Lloyd Blankfein & Co. have evaded the wrath of federal security regulators for alleged misdeeds that led to the financial crisis. Goldman Sachs disclosed in a regulatory statement that the SEC has flip-flopped on a threat it made in February to seek damages against the bank for $1.3 billion worth of subprime mortgage securities that it sold in 2006. The bundled 5,000 mortgages ended up costing investors and taxpayers an estimated $545 million when they went sour.

The SEC had previously said it planned to sue Goldman over the deal, claiming that it knew the mortgages were bad even by the sketchy standards of the housing boom. The agency's about-face highlights the almost complete inability of regulators and law enforcement to hold anyone accountable for the crash.
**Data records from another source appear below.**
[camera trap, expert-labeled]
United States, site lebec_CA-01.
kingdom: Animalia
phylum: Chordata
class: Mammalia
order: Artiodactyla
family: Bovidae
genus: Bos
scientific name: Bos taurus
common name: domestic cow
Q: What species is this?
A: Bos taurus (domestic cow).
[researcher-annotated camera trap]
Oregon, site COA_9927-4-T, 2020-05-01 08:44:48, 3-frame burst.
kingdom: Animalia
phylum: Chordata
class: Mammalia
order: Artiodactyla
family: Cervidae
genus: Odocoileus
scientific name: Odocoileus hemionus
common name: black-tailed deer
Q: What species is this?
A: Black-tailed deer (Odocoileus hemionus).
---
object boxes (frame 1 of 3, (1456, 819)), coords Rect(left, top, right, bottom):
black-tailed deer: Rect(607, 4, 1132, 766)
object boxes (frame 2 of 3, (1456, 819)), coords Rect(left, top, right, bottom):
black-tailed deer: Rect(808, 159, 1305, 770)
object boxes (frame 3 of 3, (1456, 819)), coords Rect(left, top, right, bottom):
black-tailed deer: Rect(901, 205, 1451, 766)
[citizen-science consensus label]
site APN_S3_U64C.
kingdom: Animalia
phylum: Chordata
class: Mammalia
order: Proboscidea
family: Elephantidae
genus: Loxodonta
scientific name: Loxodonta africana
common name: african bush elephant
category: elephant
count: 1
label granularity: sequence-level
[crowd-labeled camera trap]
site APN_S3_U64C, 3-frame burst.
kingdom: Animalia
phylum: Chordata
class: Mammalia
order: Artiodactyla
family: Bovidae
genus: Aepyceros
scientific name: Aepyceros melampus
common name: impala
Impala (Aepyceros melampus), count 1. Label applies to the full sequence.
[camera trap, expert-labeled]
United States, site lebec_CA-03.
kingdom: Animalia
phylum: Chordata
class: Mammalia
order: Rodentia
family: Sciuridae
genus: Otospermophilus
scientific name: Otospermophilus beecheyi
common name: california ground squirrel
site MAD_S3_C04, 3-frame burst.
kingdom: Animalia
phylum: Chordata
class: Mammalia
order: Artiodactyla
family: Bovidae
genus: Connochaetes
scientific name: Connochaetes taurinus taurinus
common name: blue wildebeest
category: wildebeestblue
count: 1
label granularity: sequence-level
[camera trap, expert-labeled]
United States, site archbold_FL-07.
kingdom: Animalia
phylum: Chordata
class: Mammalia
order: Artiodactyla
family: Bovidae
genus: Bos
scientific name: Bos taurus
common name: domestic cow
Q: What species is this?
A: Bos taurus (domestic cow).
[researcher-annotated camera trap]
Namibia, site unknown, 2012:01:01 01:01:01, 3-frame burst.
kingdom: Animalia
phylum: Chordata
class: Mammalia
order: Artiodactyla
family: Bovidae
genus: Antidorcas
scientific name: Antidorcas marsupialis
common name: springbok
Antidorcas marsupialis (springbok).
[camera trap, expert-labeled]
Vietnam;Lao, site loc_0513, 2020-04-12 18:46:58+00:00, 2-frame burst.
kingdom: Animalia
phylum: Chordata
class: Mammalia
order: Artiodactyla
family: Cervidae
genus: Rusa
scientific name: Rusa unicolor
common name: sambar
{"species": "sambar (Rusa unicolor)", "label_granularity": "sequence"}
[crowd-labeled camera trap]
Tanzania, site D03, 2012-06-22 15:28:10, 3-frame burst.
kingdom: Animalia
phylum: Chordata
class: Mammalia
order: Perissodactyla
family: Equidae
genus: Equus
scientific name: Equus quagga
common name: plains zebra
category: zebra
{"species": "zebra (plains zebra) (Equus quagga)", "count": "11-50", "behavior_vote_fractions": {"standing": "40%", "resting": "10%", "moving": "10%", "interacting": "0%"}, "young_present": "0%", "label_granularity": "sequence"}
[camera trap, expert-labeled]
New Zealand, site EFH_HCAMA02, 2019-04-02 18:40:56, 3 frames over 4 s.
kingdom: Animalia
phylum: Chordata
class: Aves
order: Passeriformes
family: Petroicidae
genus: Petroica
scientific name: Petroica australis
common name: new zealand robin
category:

Goldman said it was “notified by the S.E.C. staff that the investigation into this offering has been completed, and that the staff does not intend to recommend any enforcement action.” (There is, however, a related case still proceeding in which Fannie Mae and Freddie Mac have sued seventeen banks for selling crappy subprime mortgage securities.)

Between JPMorgan's "White Whale" trading losses, the Libor-fixing scandal, and charges that Standard Chartered skirted the embargo on Iran, giant banks certainly haven't been covered in roses in recent months. But when it comes to the excesses that led to the worst economic downturn since the Great Depression, not much seems to stick — and the statute of limitations is about to run out.